Je venais d’achever de préparer mon grog lorsqu’il revint nous trouver :

— Eh bien, Garneray, me dit-il, sommes-nous plus gai à présent ? Allons, trinquons. Ta jeunesse et ton mauvais guignon, mon enfant, m’ont tout à fait disposé en ta faveur !… Sans compter, m’a-t-on dit, que l’Hermite t’estimait, et l’Hermite est un gaillard qui se connaît en individus… À ta santé… merci.

L’inconnu avala alors d’un seul trait son grog brûlant, et reprit :

— Voilà qui est convenu, Garneray, à partir d’aujourd’hui tu m’appartiens… Tu viendras prendre mes ordres et gazouiller un peu avec moi tous les matins. Je t’attache à ma personne en qualité d’aide de camp.

— Je te remercie beaucoup, lui répondis-je ; mais je voudrais bien savoir d’abord quel est ton nom ?

— Mon nom ! s’écria l’inconnu en éclatant de rire. Ah ! tu ne sais pas mon nom.

Puis, se retournant alors vers le capitaine Ripeau de Monteaudevert, qui faisait des efforts inouïs pour garder son sérieux :

— Satané farceur, lui dit-il en se tenant les côtes, c’est comme cela que tu blagues tes protégés… Après tout elle est bonne, la charge… Sacré farceur, va…

L’inconnu s’abandonna encore quelques secondes à sa gaieté, puis reprenant un air sérieux :

— Garneray, me dit-il simplement et sans paraître attacher la moindre importance à sa réponse, je suis capitaine de corsaire et me nomme Robert Surcouf.

Ce nom, auquel je ne m’attendais pas, produisit sur moi une impression profonde et me fit battre le cœur ! Quoi ! ce gros et grand garçon, si jeune, si rond, si jovial, n’était autre que le célèbre corsaire, l’honneur de la France et l’effroi des Anglais, dont j’avais déjà si souvent entendu parler par les meilleurs marins avec une admiration et un respect profonds ! J’étais presque tenté de me croire encore le jouet d’une mystification.

— Eh bien, me dit Monteaudevert lorsque nous sortîmes ensemble, êtes-vous content ? Vous voilà attaché en qualité d’aide de camp au seul homme qui puisse et sache dominer la chance et commander au hasard ! Que le diable m’emporte si une seule croisière avec lui ne vous dédommage pas amplement de vos ennuis passés… Mais voulez-vous venir à présent avec moi à la Pointe-aux-Forges, où l’on s’occupe à réespalmer la Confiance, c’est le nom du navire que commande Surcouf… cette vue vous fera plaisir, car je ne connais rien qui approche, pour la perfection des formes, de ce navire, que l’on a surnommé l’Apollon de l’Océan.

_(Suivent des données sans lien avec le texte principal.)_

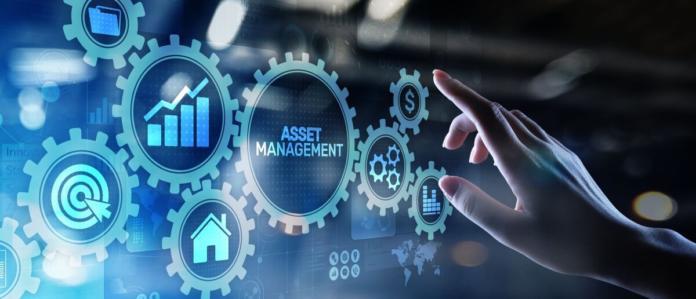 Celovito obvladovanje investicij in vzdrževanja (Asset Management)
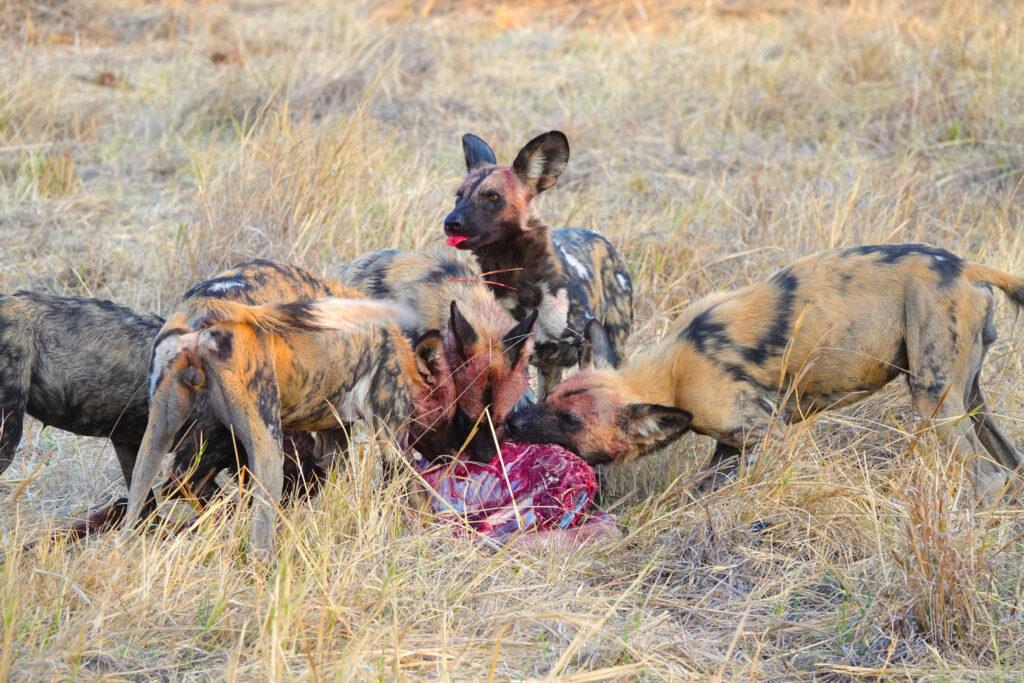 brave africa safari wild dog kill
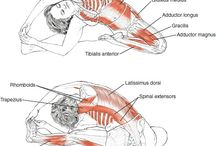 Anatomia Yoga / Paixões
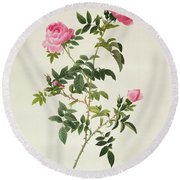 Rosa Sepium Flore Submultiplici Round Beach Towel by Pierre Joseph Redoute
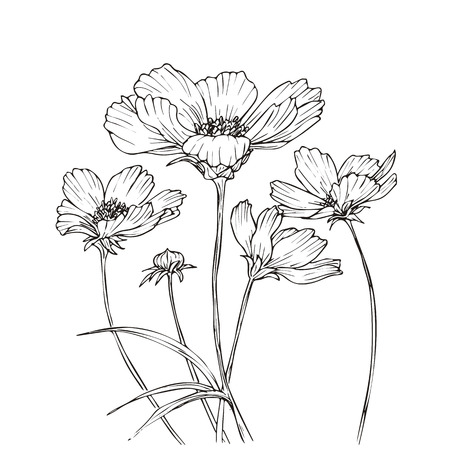 Hand drawn vector with cosmos flowers. Floral natural design. Graphic, sketch drawing.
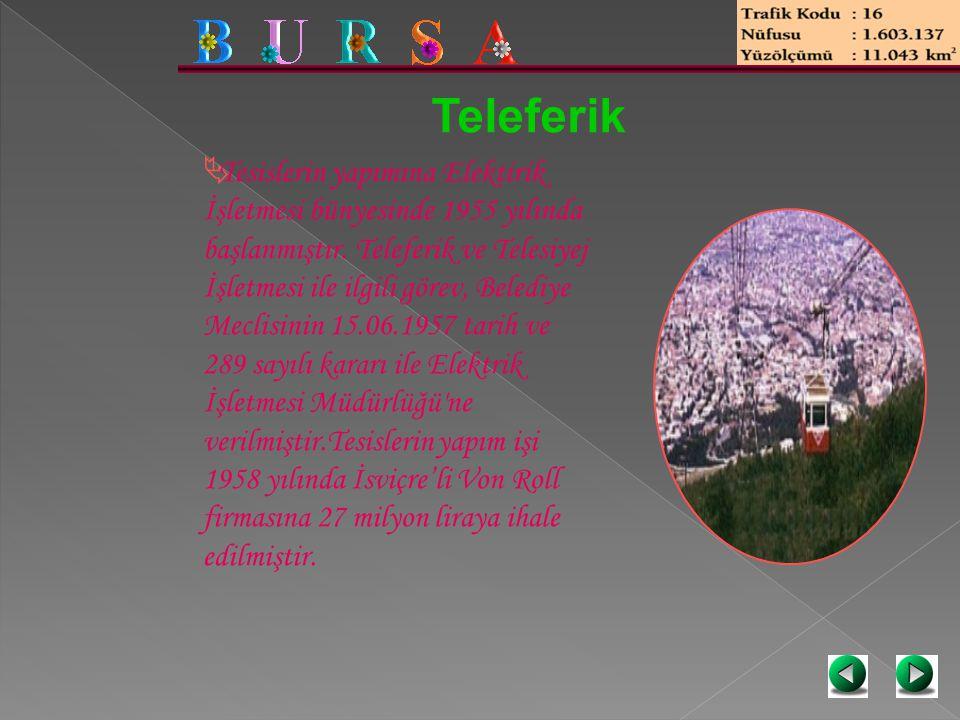 Teleferik  Tesislerin yapımına Elektirik İşletmesi bünyesinde 1955 yılında başlanmıştır. Teleferik ve Telesiyej İşletmesi ile ilgili görev, Belediye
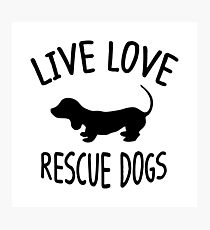 LIVE LOVE RESCUE DOGS Photographic Print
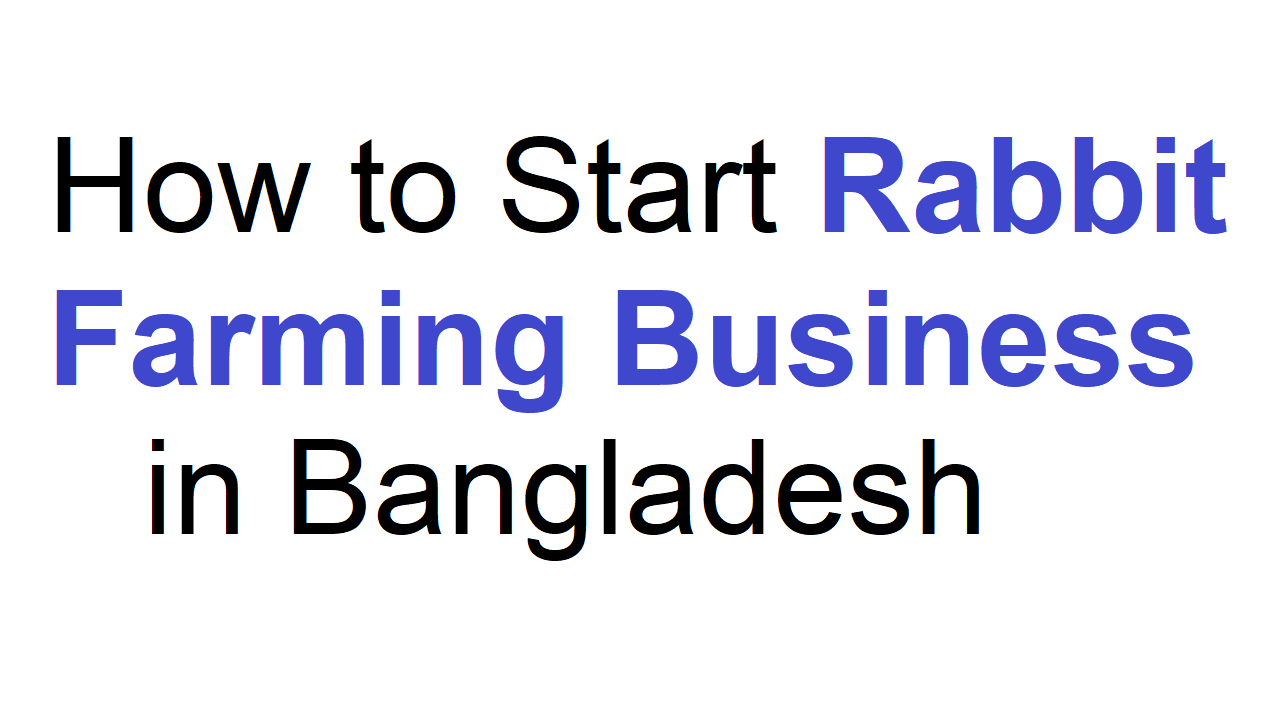 How to Start Rabbit Farming Business in Bangladesh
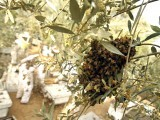 Bees take pollen from flowers on a tree as Palestinian beekeepers inspect hives at an apiary near the central Gaza Strip refugee camp of Bureij. PHOTO: AFP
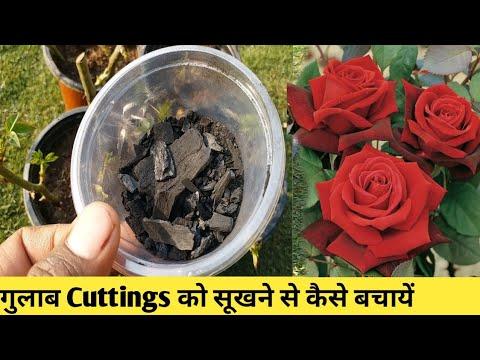 गुलाब के पौधे के लिये अच्छी खाद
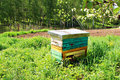 Honey bee hives in spring garden Royalty Free Stock Photo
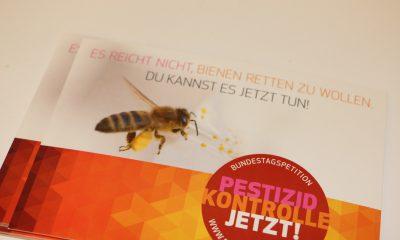 Es ist ein Flyer mit einer Biene zu sehen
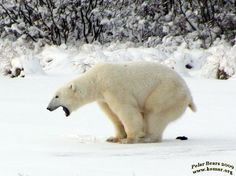 If a polar bear craps in the great white north, does it still make a crazy-ass face?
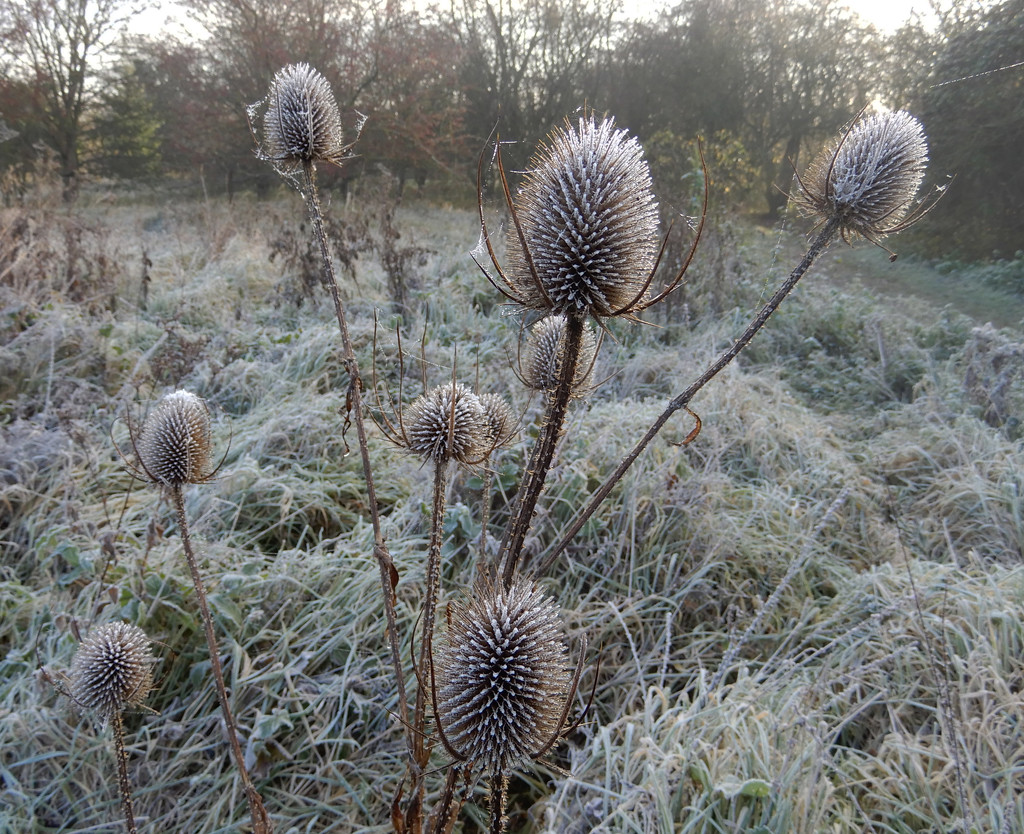 Frosty teasels by busylady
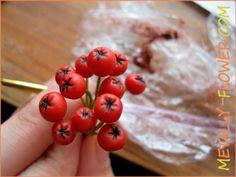 Рябина из холодного фарфора – мастер-класс   Metally Flower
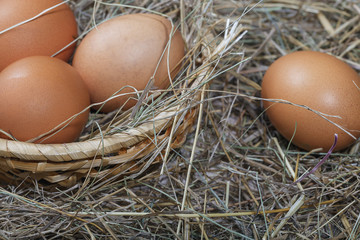Easter composition. A few eggs in a straw basket on the background of dry hay closeup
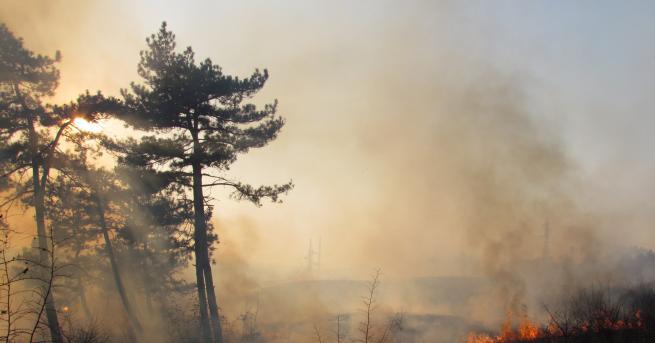 Евакуираха над 9000 души в канадския щат Албърта заради горски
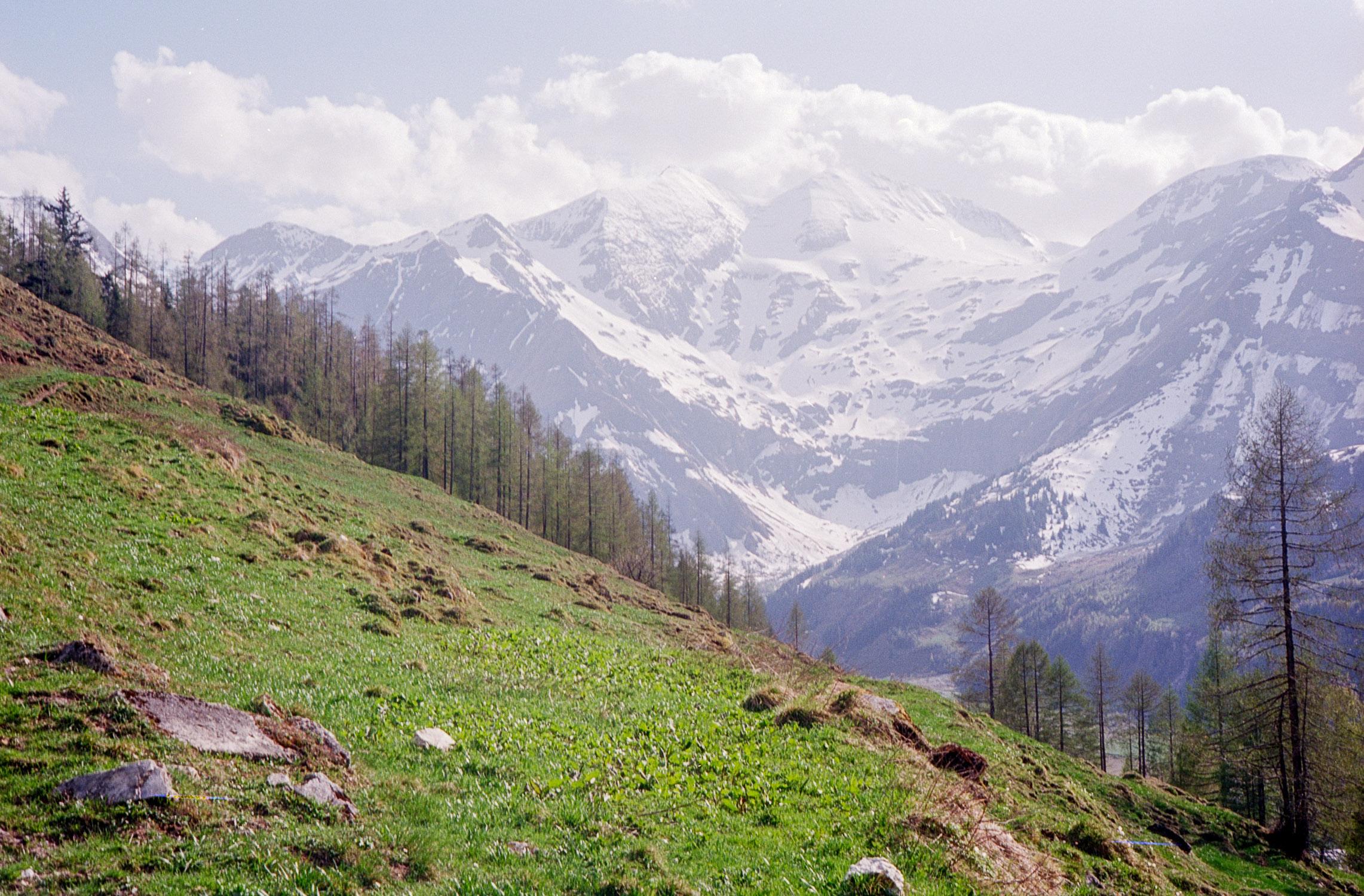 Bavaria54.jpg
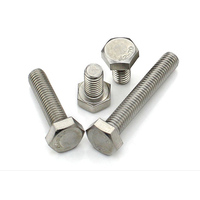 Stainless Steel 304 Bolts And Fasteners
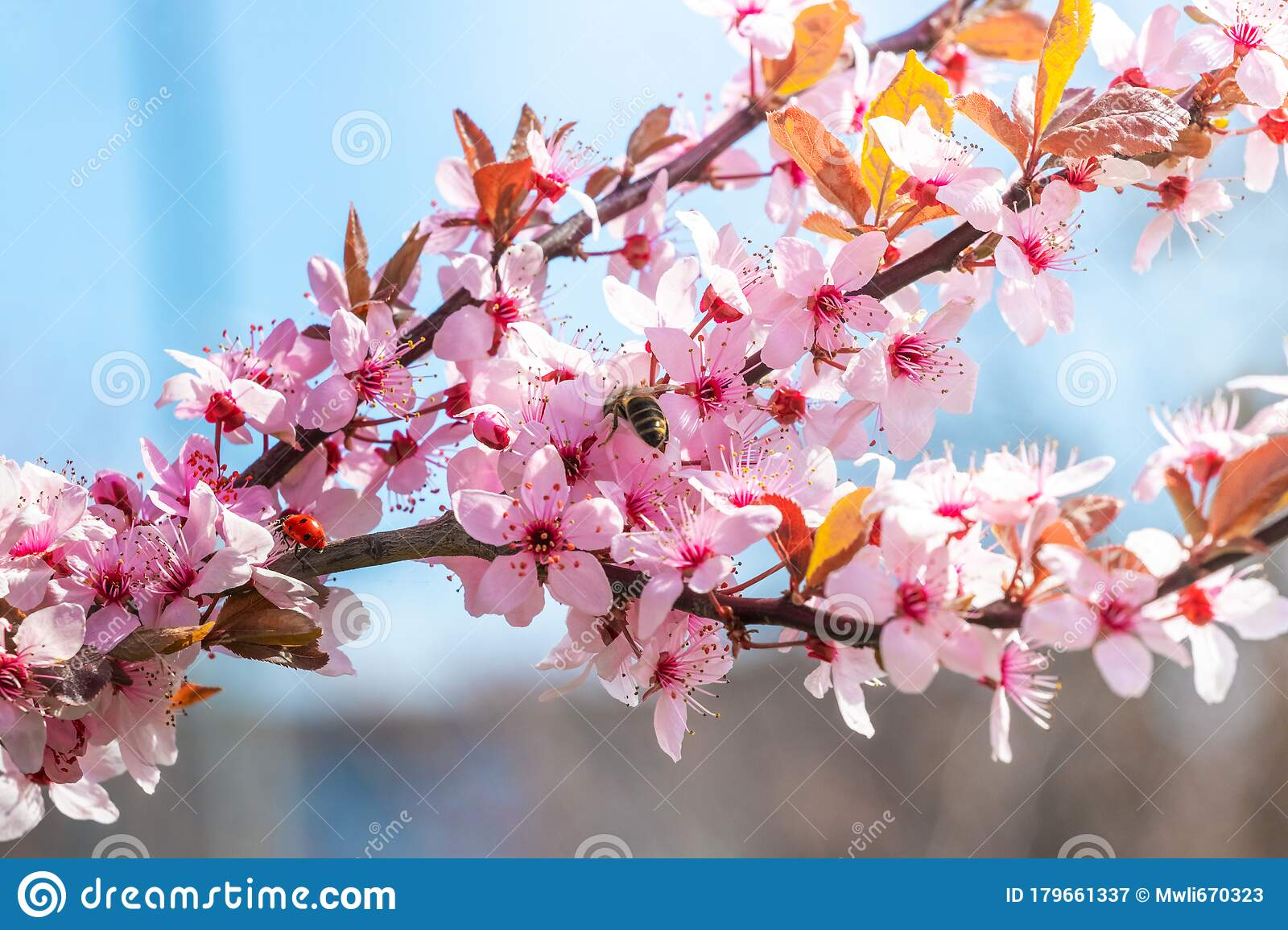 Cherry Blossom Branch Of Japanese Cherry With Pink Flowers In Sunny Day On Blue Sky Background Stock Image Image Of Plant Branch 179661337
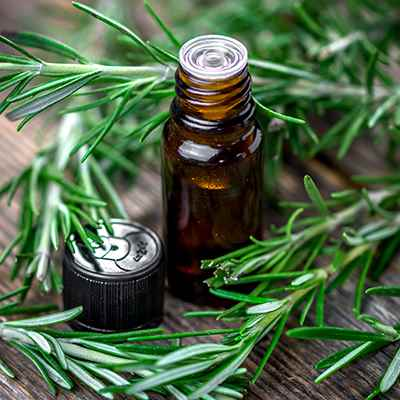 Organic Rosemary Oil Extract (ROE)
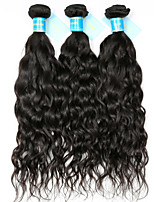 Unprocessed Indian Natural Color Hair Weaves Water Wave Hair Extensions 3 Pieces Black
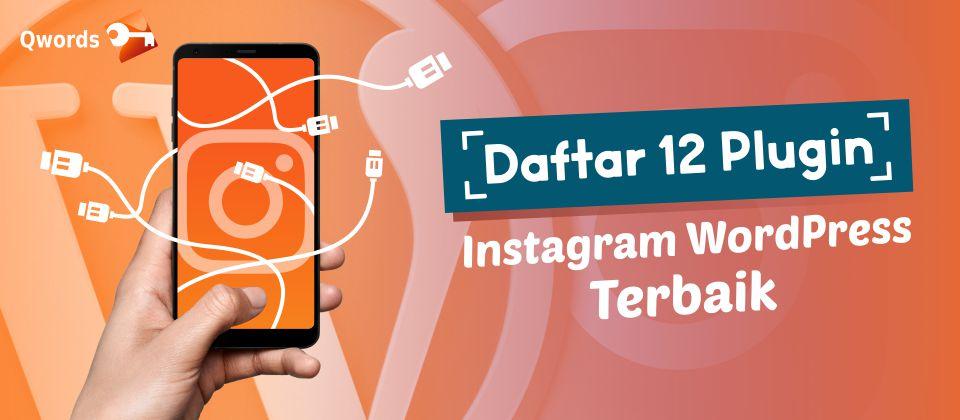 daftar 12 plugin instagram wp
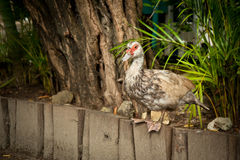 Op het vogellandbouwbedrijf stock foto's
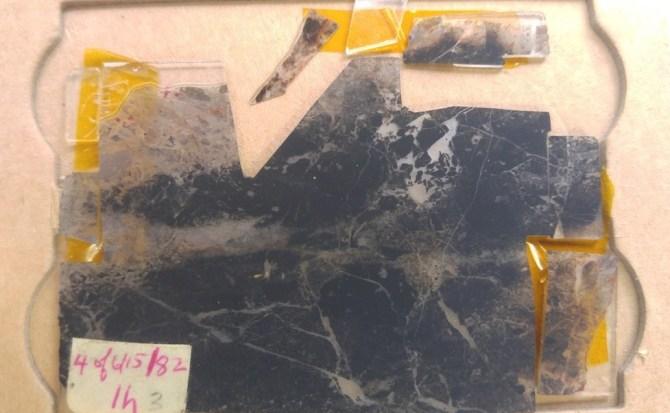 Hallan señales de vida de hace 3500 millones años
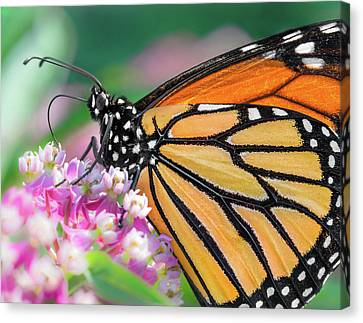 Monarch Butterfly On Milkweed Canvas Print by Jim Hughes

On conçoit que cette proposition me plaisait trop pour que je ne m’empressasse pas de l’accepter ; nous prîmes un bateau, et nous nous dirigeâmes vers la Pointe-aux-Forges ! Il faudrait avoir été marin pour comprendre l’émotion, ou, pour être exact, l’enthousiasme que me causa la vue de cette admirable construction. La Confiance était un navire dit à coffre, du plus fin modèle qui ait jamais paré les chantiers de Bordeaux ; on devinait au premier coup d’œil quelle devait être la supériorité de sa marche : elle portait dix-huit canons.

Je ne sais si l’intention de l’excellent Monteaudevert avait été, en me conduisant à la Pointe-aux-Forges, de faire une diversion à la tristesse qui m’accablait : en tout cas, la vue de la Confiance opéra un grand changement dans la situation de mon esprit.